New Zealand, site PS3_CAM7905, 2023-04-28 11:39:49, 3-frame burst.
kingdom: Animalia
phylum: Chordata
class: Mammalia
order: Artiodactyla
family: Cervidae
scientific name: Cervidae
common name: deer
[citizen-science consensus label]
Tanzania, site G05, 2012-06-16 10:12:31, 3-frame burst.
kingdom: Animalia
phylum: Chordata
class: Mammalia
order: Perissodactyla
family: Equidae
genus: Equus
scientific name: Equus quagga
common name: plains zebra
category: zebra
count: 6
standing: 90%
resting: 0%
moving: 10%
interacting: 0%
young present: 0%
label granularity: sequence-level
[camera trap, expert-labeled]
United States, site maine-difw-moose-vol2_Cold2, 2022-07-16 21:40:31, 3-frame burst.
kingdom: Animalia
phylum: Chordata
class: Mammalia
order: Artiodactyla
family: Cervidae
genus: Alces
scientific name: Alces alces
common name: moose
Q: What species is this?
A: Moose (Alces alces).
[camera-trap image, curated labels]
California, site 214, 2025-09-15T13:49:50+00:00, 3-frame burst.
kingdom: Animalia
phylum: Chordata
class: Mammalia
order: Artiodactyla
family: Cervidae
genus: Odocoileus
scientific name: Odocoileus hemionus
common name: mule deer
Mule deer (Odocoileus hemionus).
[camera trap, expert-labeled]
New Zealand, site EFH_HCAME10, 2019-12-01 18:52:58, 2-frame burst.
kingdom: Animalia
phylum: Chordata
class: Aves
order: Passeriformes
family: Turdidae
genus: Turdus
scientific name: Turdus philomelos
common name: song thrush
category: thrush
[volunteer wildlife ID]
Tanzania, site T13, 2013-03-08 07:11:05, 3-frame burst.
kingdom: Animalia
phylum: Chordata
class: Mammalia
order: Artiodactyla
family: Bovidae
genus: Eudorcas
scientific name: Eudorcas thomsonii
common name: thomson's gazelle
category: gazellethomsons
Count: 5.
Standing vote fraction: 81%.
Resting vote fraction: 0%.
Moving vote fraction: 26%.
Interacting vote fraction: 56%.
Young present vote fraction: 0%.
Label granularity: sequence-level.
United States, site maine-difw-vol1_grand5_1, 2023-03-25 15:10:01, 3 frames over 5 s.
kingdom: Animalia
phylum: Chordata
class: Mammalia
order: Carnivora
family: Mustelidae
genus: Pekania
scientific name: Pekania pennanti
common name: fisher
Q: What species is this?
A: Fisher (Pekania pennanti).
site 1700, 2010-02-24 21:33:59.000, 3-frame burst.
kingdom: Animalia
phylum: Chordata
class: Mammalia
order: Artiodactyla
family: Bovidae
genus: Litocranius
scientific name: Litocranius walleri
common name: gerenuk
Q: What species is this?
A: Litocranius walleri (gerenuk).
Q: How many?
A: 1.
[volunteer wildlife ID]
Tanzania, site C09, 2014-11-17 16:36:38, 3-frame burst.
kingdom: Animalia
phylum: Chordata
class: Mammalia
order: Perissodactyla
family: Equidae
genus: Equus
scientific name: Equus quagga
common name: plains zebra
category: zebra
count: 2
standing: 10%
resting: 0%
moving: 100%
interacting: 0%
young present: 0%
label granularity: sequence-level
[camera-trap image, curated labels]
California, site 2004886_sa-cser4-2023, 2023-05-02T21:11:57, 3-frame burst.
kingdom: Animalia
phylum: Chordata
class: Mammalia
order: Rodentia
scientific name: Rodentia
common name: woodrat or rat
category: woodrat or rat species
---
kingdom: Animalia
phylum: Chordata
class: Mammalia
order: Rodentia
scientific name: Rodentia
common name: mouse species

# # # #

* PROBLEM DETAILS: What is needed is an exact copy of all the records.

* SOLUTION:
New Zealand, site PS3_CAM7905, 2023-04-28 11:39:49, 3-frame burst.
kingdom: Animalia
phylum: Chordata
class: Mammalia
order: Artiodactyla
family: Cervidae
scientific name: Cervidae
common name: deer
[citizen-science consensus label]
Tanzania, site G05, 2012-06-16 10:12:31, 3-frame burst.
kingdom: Animalia
phylum: Chordata
class: Mammalia
order: Perissodactyla
family: Equidae
genus: Equus
scientific name: Equus quagga
common name: plains zebra
category: zebra
count: 6
standing: 90%
resting: 0%
moving: 10%
interacting: 0%
young present: 0%
label granularity: sequence-level
[camera trap, expert-labeled]
United States, site maine-difw-moose-vol2_Cold2, 2022-07-16 21:40:31, 3-frame burst.
kingdom: Animalia
phylum: Chordata
class: Mammalia
order: Artiodactyla
family: Cervidae
genus: Alces
scientific name: Alces alces
common name: moose
Q: What species is this?
A: Moose (Alces alces).
[camera-trap image, curated labels]
California, site 214, 2025-09-15T13:49:50+00:00, 3-frame burst.
kingdom: Animalia
phylum: Chordata
class: Mammalia
order: Artiodactyla
family: Cervidae
genus: Odocoileus
scientific name: Odocoileus hemionus
common name: mule deer
Mule deer (Odocoileus hemionus).
[camera trap, expert-labeled]
New Zealand, site EFH_HCAME10, 2019-12-01 18:52:58, 2-frame burst.
kingdom: Animalia
phylum: Chordata
class: Aves
order: Passeriformes
family: Turdidae
genus: Turdus
scientific name: Turdus philomelos
common name: song thrush
category: thrush
[volunteer wildlife ID]
Tanzania, site T13, 2013-03-08 07:11:05, 3-frame burst.
kingdom: Animalia
phylum: Chordata
class: Mammalia
order: Artiodactyla
family: Bovidae
genus: Eudorcas
scientific name: Eudorcas thomsonii
common name: thomson's gazelle
category: gazellethomsons
Count: 5.
Standing vote fraction: 81%.
Resting vote fraction: 0%.
Moving vote fraction: 26%.
Interacting vote fraction: 56%.
Young present vote fraction: 0%.
Label granularity: sequence-level.
United States, site maine-difw-vol1_grand5_1, 2023-03-25 15:10:01, 3 frames over 5 s.
kingdom: Animalia
phylum: Chordata
class: Mammalia
order: Carnivora
family: Mustelidae
genus: Pekania
scientific name: Pekania pennanti
common name: fisher
Q: What species is this?
A: Fisher (Pekania pennanti).
site 1700, 2010-02-24 21:33:59.000, 3-frame burst.
kingdom: Animalia
phylum: Chordata
class: Mammalia
order: Artiodactyla
family: Bovidae
genus: Litocranius
scientific name: Litocranius walleri
common name: gerenuk
Q: What species is this?
A: Litocranius walleri (gerenuk).
Q: How many?
A: 1.
[volunteer wildlife ID]
Tanzania, site C09, 2014-11-17 16:36:38, 3-frame burst.
kingdom: Animalia
phylum: Chordata
class: Mammalia
order: Perissodactyla
family: Equidae
genus: Equus
scientific name: Equus quagga
common name: plains zebra
category: zebra
count: 2
standing: 10%
resting: 0%
moving: 100%
interacting: 0%
young present: 0%
label granularity: sequence-level
[camera-trap image, curated labels]
California, site 2004886_sa-cser4-2023, 2023-05-02T21:11:57, 3-frame burst.
kingdom: Animalia
phylum: Chordata
class: Mammalia
order: Rodentia
scientific name: Rodentia
common name: woodrat or rat
category: woodrat or rat species
---
kingdom: Animalia
phylum: Chordata
class: Mammalia
order: Rodentia
scientific name: Rodentia
common name: mouse species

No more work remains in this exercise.